In a midpriced wine bar with enough bread to stuff us down to a few small plates as meals, I told him the truths I journaled every day now: I miss my Midwest version of “the country,” I’d love to have in-laws because I am without parents or siblings, I want to reconnect with my father’s family. I found Raymond, too, missed his family, in a village called Positano, on hills by the sea. He missed goat’s milk and real cheese. And he had a daughter back in his native land. Ghita was going into her teens now. He spoke to Ghita every few weeks, mailed her American clothes and snacks, and visited once a year.
“Sounds like a good relationship,” I told him when I had had enough of gazing admiringly at all his Facebook photo albums. “We have more in common than I thought. I have a daughter far away too.”
He peered at me. It was so much more different for a man than a woman. Certainly he calculated my higher price in seconds.
“Don’t panic. She’s in Africa. Fatu. About ten now. I sponsor her for a charity.”
I put more olive paste and Brie on bread to pop into his mouth. He held up a spoonful of lemon mousse for me. It was almost ten o’clock, but he ordered a coffee.
“You’re trying to have me on the train late,” I laughed.
“I’ll put you in a cab. Or, I come up with you, if your boyfriend doesn’t mind.”
My attachment to Raymond was not just a lovemaking naturally smooth and without intention or force on my part,
without motive or gratitude or undue shame. He was the most current projector into who Summer really was, a woman outside of my elements and obligations. Her own sparkle and muse, however poorly discerning at times. He showed me how she resolved going along, rather than leading the way as I thought she always did. He was kind to me. I could not mislead him.
“Well, there’s no ‘boyfriend’ anymore,” I explained.
His face showed me he thought the song could be about him.
I explained more: “There’s no ‘he’ because I want some ‘me’ time right now. It’s been a pretty tough year. But, having a friend like you is more a solution than a problem.”
“We can’t be friends if I can’t find you,” he said. “You disappear more than any woman I ever know.”
“Well, there’s an explanation for it. Maybe I’ll tell you one day.”
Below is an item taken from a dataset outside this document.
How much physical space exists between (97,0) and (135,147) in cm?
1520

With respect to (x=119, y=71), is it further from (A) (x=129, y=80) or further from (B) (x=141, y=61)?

Raymond and I parted with a stronger tie to each other. I couldn’t see being out of contact with him again for nearly two months. He was a decent man. At this more adult level of things, the necessity to take stock led me home all by myself. Raymond paid our bill. We waited for his M and my D at Rockefeller Center. We decided our next date could be the New York City Marathon the first week of November; he had a friend in the race.
Riding uptown, I napped and dreamt of what could be my first trip to Italy—landing in Rome, renting a car to drive through hills by the sea with a stop at a hidden inn along the way, and meeting a real family complete with a teenaged stepdaughter: mothered by another woman but abruptly best-friended by me. It was just a thought.